TOMOHON – Pemerintah Kota Tomohon terus mencari terobosan baru dalam mengembangkan sektor pariwisata. Salah satunya melalui pengembangan konsep wellness tourism yang memanfaatkan potensi alam dan kearifan lokal daerah.
Langkah tersebut dilakukan Wali Kota Tomohon Caroll Senduk saat bertemu dengan Dewan Teh Indonesia di Rumah Teh Indonesia Sila, Bogor, Selasa (9/6/2026). Pertemuan ini difasilitasi PT Metropolitan Land (Metland).
Dalam pertemuan tersebut, Dewan Teh Indonesia menyatakan ketertarikannya untuk berkolaborasi dengan Pemerintah Kota Tomohon dalam mengembangkan produk teh artisan berbahan dasar bunga Tomohon maupun tumbuhan endemik yang ada di daerah tersebut.
Ketua Dewan Teh Indonesia, Eriana Ekasari, mengatakan kolaborasi nantinya dapat dilakukan melalui pendampingan dan pembinaan, sehingga potensi tanaman lokal Tomohon dapat dikembangkan menjadi produk teh artisan yang memiliki nilai ekonomi sekaligus daya tarik wisata.

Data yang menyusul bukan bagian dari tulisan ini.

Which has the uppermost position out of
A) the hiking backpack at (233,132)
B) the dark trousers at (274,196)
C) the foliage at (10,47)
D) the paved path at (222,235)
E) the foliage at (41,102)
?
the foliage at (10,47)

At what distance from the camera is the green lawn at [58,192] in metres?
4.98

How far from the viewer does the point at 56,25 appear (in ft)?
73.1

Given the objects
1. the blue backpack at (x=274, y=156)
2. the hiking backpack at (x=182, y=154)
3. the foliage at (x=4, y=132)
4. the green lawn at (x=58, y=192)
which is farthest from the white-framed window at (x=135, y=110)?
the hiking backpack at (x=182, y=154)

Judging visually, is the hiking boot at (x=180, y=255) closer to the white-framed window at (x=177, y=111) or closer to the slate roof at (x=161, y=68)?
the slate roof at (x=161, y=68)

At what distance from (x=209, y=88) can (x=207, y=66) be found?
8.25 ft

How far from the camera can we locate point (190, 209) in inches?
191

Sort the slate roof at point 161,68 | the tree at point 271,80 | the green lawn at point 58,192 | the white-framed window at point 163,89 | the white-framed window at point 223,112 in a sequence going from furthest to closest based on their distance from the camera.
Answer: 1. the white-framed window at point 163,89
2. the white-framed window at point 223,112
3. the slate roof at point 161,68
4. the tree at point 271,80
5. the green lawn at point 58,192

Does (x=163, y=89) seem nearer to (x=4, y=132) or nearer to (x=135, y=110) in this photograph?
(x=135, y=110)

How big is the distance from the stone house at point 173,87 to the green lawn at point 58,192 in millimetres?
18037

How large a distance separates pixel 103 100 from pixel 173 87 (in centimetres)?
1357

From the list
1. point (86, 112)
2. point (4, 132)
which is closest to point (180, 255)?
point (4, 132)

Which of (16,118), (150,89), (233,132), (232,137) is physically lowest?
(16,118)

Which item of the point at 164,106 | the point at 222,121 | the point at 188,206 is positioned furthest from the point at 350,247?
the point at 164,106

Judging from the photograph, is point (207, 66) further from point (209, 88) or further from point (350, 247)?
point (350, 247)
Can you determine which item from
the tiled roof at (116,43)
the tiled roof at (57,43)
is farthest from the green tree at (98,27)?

Menurut Eriana, konsep tersebut memiliki keunikan tersendiri dan berpotensi meningkatkan kunjungan wisatawan ke Tomohon. Bahkan, apabila direalisasikan, konsep teh artisan berbasis bunga dan tumbuhan endemik Tomohon tersebut disebut berpotensi menjadi yang pertama di Indonesia.
Wali Kota Caroll Senduk menyambut positif gagasan tersebut. Ia menegaskan Pemerintah Kota Tomohon terbuka terhadap berbagai inovasi yang dapat memperkuat sektor pariwisata, terlebih jika pengembangannya tetap mengangkat potensi serta kearifan lokal daerah.
“Kami menyambut baik akan konsep ini, apalagi mengusung potensi maupun kearifan lokal Kota Tomohon,” ujar Caroll Senduk.
Menurutnya, pengembangan pariwisata tidak hanya berorientasi pada peningkatan jumlah wisatawan, tetapi juga harus mampu menciptakan produk khas yang memiliki identitas kuat dan memberikan manfaat bagi masyarakat lokal.
Dukungan terhadap pengembangan konsep tersebut juga datang dari PT Metropolitan Land yang turut memfasilitasi pertemuan. Pihak Metland menyatakan komitmennya untuk ikut menghasilkan ide dan konsep yang dapat membantu Pemkot Tomohon memajukan pariwisata sekaligus memberdayakan masyarakat lokal.
Pertemuan ini turut dihadiri Ketua Panitia TIFF Levita Supit, Kepala Dinas Pariwisata Tomohon Yudisthira Siwu, pihak PT Metland, Ir. Purwantono, serta DR. Moh. Iqbal Presetyo selaku peneliti dan ahli sejarah dan peradaban.
Kolaborasi dengan Dewan Teh Indonesia diharapkan menjadi salah satu langkah konkret Pemkot Tomohon dalam menghadirkan inovasi pariwisata yang menggabungkan pengalaman wisata, kesehatan, potensi alam, serta kekayaan budaya lokal.
Dengan pendekatan tersebut, Tomohon tidak hanya menawarkan keindahan alam dan florikultura, tetapi juga dapat menghadirkan pengalaman wisata yang memiliki nilai tambah dan identitas khas daerah.